Zweckmässig ist es, für das Mischgarn Garne der Garnnummern Nm 10/2-40/2 zu verwenden.
1. Textiles Substrat, welches zu Bezügen an Sitzmöbeln, Stühlen und andern Sitzeinrichtungen
verarbeitbar ist und bei welchen das Substrat mindestens ein Garn aufweist, das als
ein natürliche Fasern aufweisendes Mischgarn ausgebildet ist, dadurch gekennzeichnet,
dass das Substrat 65-85% (Gew.) natürliche Fasern aufweist und der Rest synthetische
Fasern sind.
2. Substrat nach Anspruch 1, dadurch gekennzeichnet, dass es 65-85 % natürliche Fasern
aus Wolle und Ramie aufweist, wobei aus Wolle und Ramie das Mischgarn gebildet ist.

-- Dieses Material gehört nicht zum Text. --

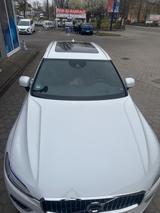 Volvo XC60 D4 Inscription Geartronic Inscription - Volvo XC60 Inscription mit Diesel-Antrieb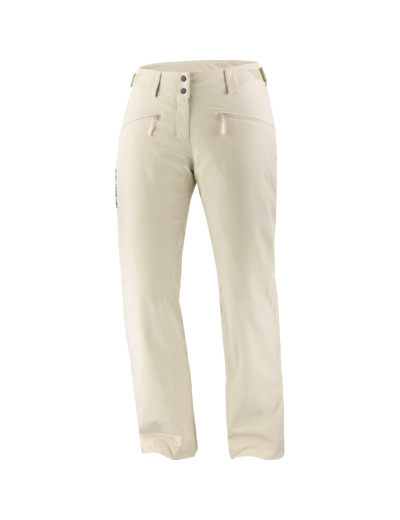 Edge Pant Almond Milk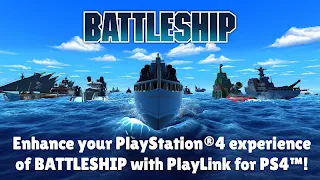 BATTLESHIP PlayLink - Screenshot 1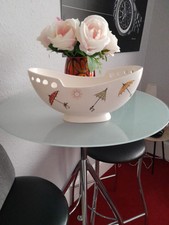 Wade "PARASOLS " FRUIT BOWL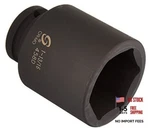 Sunex Tools 458d 3/4" Drive Deep 6 Point Impact Socket 1-13/16" 3/4. Fixed Price $30.74.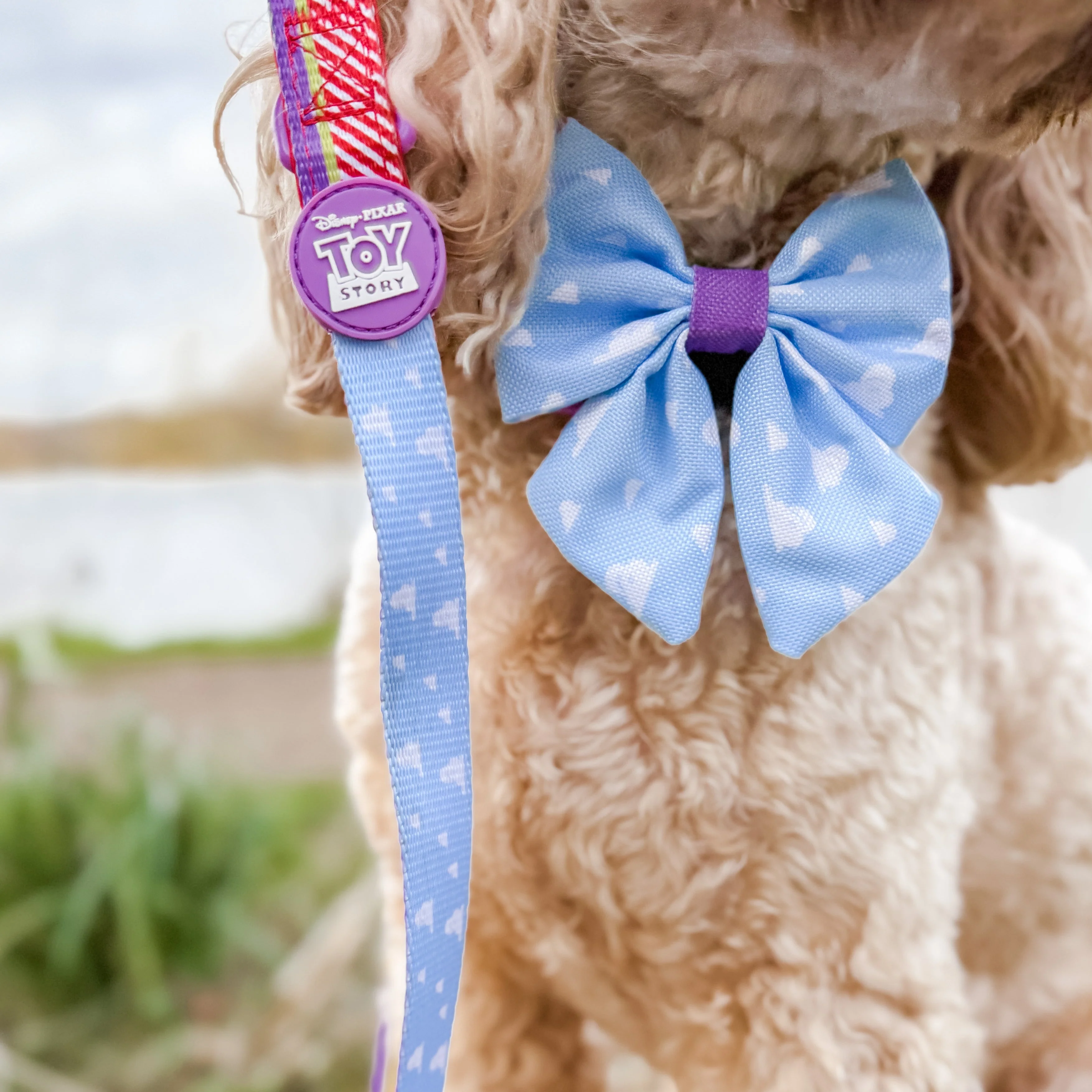 Disney© Sailor Bow - Buzz Lightyear - Image 8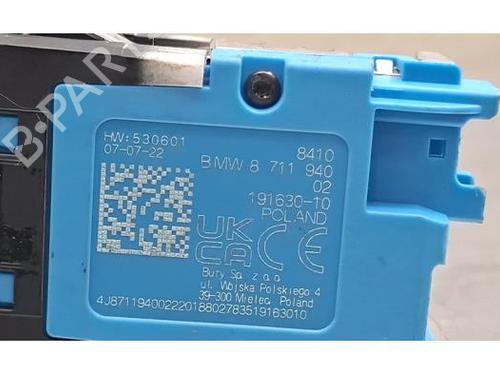 Electronic module BMW 3 (G20, G80, G28) M3 Competition xDrive | BP40065841M83 - Image 3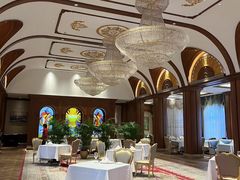 -北京友谊宾馆·俄罗斯餐厅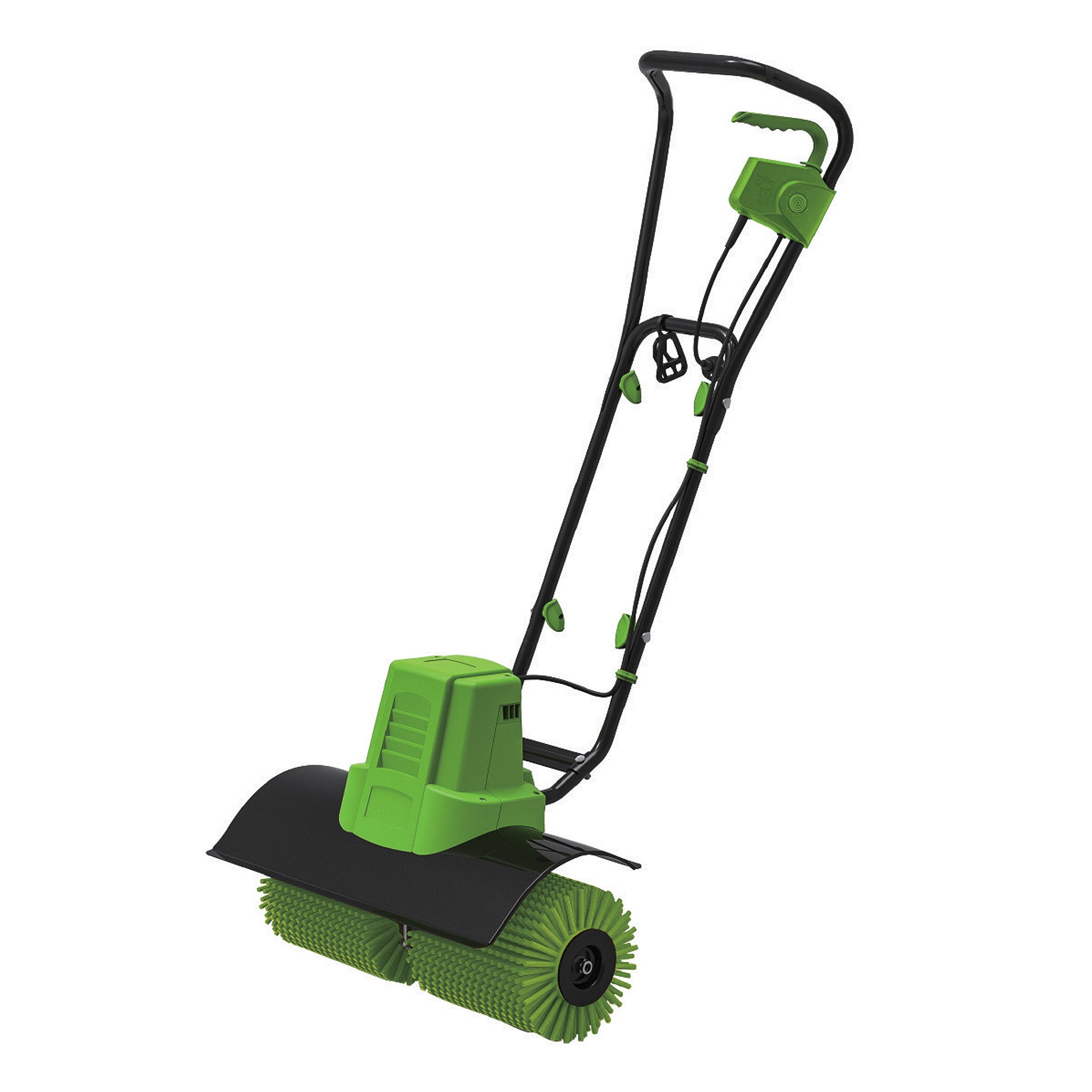 Brosse à gazon synthétique – Entretien facile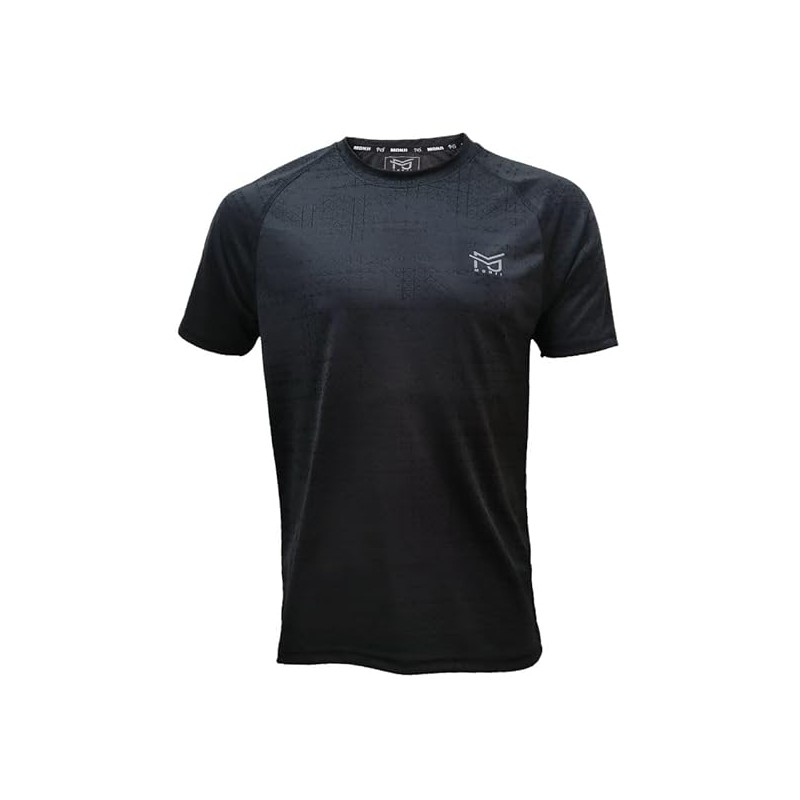 Round Neck Sports T-Shirt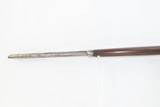 1890 Antique WINCHESTER Model 1873 .32-20 WCF Caliber LEVER ACTION Rifle
Iconic Repeating Rifle Chambered In .32 Winchester Center Fire - 8 of 19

3. Substrat nach Anspruch 2, dadurch gekennzeichnet, dass dem Mischgarn synthetische
Fasern beigemischt sind.
4. Substrat nach Anspruch 1, dadurch gekennzeichnet, dass es ein Mischgarn aufweist,
bei dem die natürlichen Fasern aus tierischen und pflanzlichen Fasern zusammengesetzt
sind.
5. Substrat nach Anspruch 2, dadurch gekennzeichnet, dass bei dem Mischgarn der Anteil
an Ramie-Fasern 15-30 % beträgt.
6. Substrat nach Anspruch 1, dadurch gekennzeichnet, dass die synthetischen Fasern
des Substrats mindestens 15 % Polyesterfasern, vorzugsweise 15-35 % umfassen.
7. Substrat nach Anspruch 1, dadurch gekennzeichnet, dass die künstlichen Fasern Fasern
der Gruppe Polypropylen, Polyamid, Polyester, Polyacryl und Aramid umfassen.
8. Substrat nach einem der Ansprüche 1-7, dadurch gekennzeichnet, dass es als Gewebe
Schussraschel oder Malimo ausgebildet ist, bei welchem das Mischgarn als Schuss bzw.
Kette und ein synthetisches Garn als Kette bzw. Schuss verarbeitet ist.
9. Substrat nach Anspruch 1, dadurch gekennzeichnet, dass es als Gewebe ausgebildet
ist, bei welchem sowohl die Kette als auch der Schuss Mischgarn aufweist.